→ What is expected:
Output all of the data below verbatim, omitting the pictures.

→ Given data:
┌──
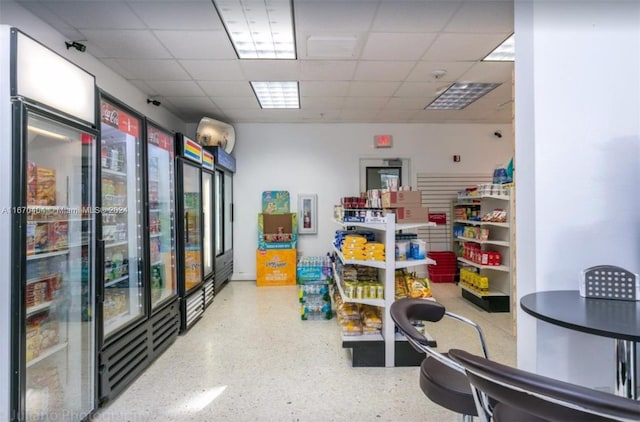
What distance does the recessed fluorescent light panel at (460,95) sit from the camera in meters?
4.34

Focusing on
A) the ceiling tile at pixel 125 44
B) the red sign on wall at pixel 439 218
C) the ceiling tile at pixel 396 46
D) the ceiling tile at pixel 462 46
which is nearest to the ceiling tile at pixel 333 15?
the ceiling tile at pixel 396 46

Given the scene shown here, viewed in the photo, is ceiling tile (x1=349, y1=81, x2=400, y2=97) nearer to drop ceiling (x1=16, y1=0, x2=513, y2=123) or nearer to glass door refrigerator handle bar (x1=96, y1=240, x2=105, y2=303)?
drop ceiling (x1=16, y1=0, x2=513, y2=123)

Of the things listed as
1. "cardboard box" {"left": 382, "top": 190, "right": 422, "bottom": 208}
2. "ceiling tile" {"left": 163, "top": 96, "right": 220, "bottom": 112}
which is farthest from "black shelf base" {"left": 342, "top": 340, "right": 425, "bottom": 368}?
"ceiling tile" {"left": 163, "top": 96, "right": 220, "bottom": 112}

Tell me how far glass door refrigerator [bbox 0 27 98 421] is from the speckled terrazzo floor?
0.46m

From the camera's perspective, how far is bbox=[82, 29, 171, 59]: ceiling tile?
9.62 feet

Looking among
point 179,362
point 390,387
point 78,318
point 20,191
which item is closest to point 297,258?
point 179,362

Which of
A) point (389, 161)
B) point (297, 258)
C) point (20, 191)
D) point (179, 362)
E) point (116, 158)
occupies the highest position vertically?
point (389, 161)

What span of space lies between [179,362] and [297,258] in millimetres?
3278

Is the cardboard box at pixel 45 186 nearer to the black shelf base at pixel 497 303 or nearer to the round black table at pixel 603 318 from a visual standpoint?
the round black table at pixel 603 318

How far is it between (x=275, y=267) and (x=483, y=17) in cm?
469

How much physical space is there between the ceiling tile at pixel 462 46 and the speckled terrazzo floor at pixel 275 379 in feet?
10.4

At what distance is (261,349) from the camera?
121 inches

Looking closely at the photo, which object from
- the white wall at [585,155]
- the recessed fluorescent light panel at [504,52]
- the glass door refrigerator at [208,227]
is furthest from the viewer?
the glass door refrigerator at [208,227]

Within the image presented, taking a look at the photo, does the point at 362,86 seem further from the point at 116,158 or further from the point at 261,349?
the point at 261,349
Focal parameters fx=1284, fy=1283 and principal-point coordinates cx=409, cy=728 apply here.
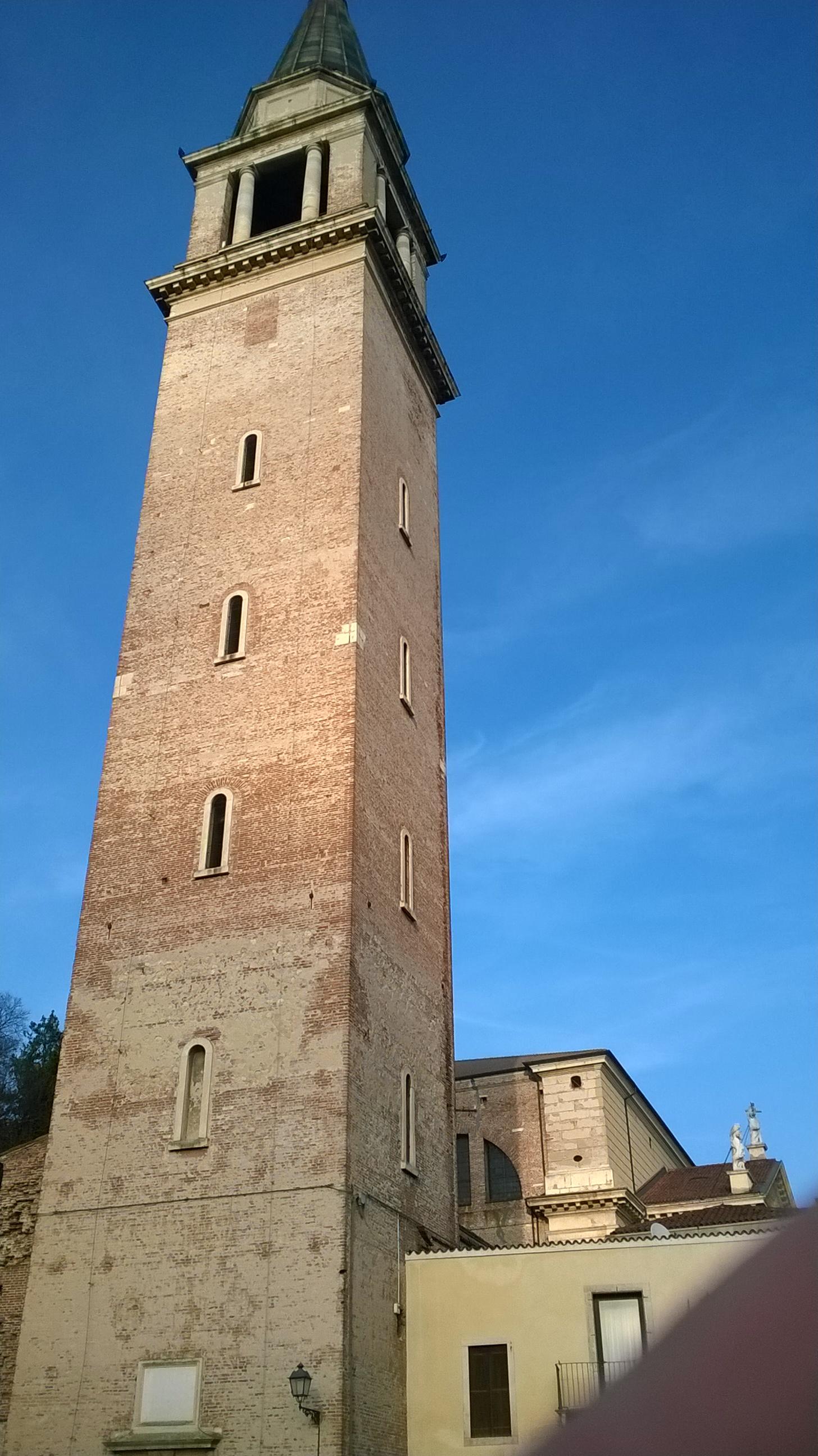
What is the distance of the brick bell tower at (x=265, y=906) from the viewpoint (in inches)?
727

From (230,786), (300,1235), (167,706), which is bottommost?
(300,1235)

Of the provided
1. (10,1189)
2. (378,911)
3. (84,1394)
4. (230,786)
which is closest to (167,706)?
(230,786)

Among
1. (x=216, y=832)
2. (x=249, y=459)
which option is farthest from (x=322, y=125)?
(x=216, y=832)

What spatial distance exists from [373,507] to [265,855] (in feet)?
27.9

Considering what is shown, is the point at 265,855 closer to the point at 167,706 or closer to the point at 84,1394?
the point at 167,706

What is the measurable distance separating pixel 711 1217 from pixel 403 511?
21867 millimetres

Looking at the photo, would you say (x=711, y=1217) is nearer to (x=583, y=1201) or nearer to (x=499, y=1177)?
(x=583, y=1201)

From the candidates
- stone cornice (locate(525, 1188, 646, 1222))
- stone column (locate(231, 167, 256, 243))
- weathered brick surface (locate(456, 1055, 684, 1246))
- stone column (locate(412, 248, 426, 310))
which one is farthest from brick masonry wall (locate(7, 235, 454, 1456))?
A: weathered brick surface (locate(456, 1055, 684, 1246))

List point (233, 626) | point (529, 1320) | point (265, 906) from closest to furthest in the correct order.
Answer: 1. point (529, 1320)
2. point (265, 906)
3. point (233, 626)

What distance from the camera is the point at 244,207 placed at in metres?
33.0

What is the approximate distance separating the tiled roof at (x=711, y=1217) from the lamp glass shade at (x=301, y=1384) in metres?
18.6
└──
→ Output for this task:
What distance does the recessed fluorescent light panel at (460,95) sit from the camera in meters?
4.34

Focusing on
A) the ceiling tile at pixel 125 44
B) the red sign on wall at pixel 439 218
C) the ceiling tile at pixel 396 46
D) the ceiling tile at pixel 462 46
which is nearest to the ceiling tile at pixel 333 15?
the ceiling tile at pixel 396 46

Given the scene shown here, viewed in the photo, is ceiling tile (x1=349, y1=81, x2=400, y2=97) nearer to drop ceiling (x1=16, y1=0, x2=513, y2=123) or nearer to glass door refrigerator handle bar (x1=96, y1=240, x2=105, y2=303)?
drop ceiling (x1=16, y1=0, x2=513, y2=123)

Of the things listed as
1. "cardboard box" {"left": 382, "top": 190, "right": 422, "bottom": 208}
2. "ceiling tile" {"left": 163, "top": 96, "right": 220, "bottom": 112}
which is farthest from "black shelf base" {"left": 342, "top": 340, "right": 425, "bottom": 368}?
"ceiling tile" {"left": 163, "top": 96, "right": 220, "bottom": 112}

Tell me how far glass door refrigerator [bbox 0 27 98 421] is from the speckled terrazzo floor?
0.46m

From the camera's perspective, how far is bbox=[82, 29, 171, 59]: ceiling tile?
9.62 feet

Looking among
point 179,362
point 390,387
point 78,318
point 20,191
which item is closest to point 297,258?
point 179,362

Which of
A) point (389, 161)
B) point (297, 258)
C) point (20, 191)
D) point (179, 362)
E) point (116, 158)
occupies the highest position vertically?
point (389, 161)

What span of space lies between [179,362] and [297,258] in millimetres?
3278

Is the cardboard box at pixel 45 186 nearer to the black shelf base at pixel 497 303 or nearer to the round black table at pixel 603 318 from a visual standpoint?
the round black table at pixel 603 318

How far is it between (x=275, y=267) and (x=483, y=17) in cm?
469

How much physical space is there between the ceiling tile at pixel 462 46 and the speckled terrazzo floor at pixel 275 379 in feet?
10.4

At what distance is (261,349) from the camera?
121 inches

Looking closely at the photo, which object from
- the white wall at [585,155]
- the recessed fluorescent light panel at [504,52]
- the glass door refrigerator at [208,227]
is furthest from the viewer?
the glass door refrigerator at [208,227]

Within the image presented, taking a look at the photo, does the point at 362,86 seem further from the point at 116,158 or further from the point at 261,349?
the point at 261,349
Focal parameters fx=1284, fy=1283 and principal-point coordinates cx=409, cy=728 apply here.
What is the distance of the brick bell tower at (x=265, y=906) from the viewpoint (in inches)?
727

From (230,786), (300,1235), (167,706), which is bottommost?
(300,1235)

Of the provided
1. (10,1189)
2. (378,911)
3. (84,1394)
4. (230,786)
which is closest to (167,706)?
(230,786)

Among
1. (x=216, y=832)
2. (x=249, y=459)
which option is farthest from (x=322, y=125)?
(x=216, y=832)

What spatial distance exists from [373,507] to [265,855] (in feet)?
27.9

Considering what is shown, is the point at 265,855 closer to the point at 167,706 or closer to the point at 84,1394?
the point at 167,706

What is the measurable distance separating pixel 711 1217 from pixel 403 511?
21867 millimetres

Looking at the photo, would you say (x=711, y=1217) is nearer to (x=583, y=1201) or nearer to (x=499, y=1177)?
(x=583, y=1201)

From the candidates
- stone cornice (locate(525, 1188, 646, 1222))
- stone column (locate(231, 167, 256, 243))
- weathered brick surface (locate(456, 1055, 684, 1246))
- stone column (locate(412, 248, 426, 310))
which one is farthest from brick masonry wall (locate(7, 235, 454, 1456))?
A: weathered brick surface (locate(456, 1055, 684, 1246))

List point (233, 626) | point (529, 1320) | point (265, 906) from closest to furthest in the correct order.
Answer: 1. point (529, 1320)
2. point (265, 906)
3. point (233, 626)

What distance from the camera is the point at 244,207 placed at in metres?
33.0

What is the approximate distance separating the tiled roof at (x=711, y=1217) from the lamp glass shade at (x=301, y=1384) in metres?
18.6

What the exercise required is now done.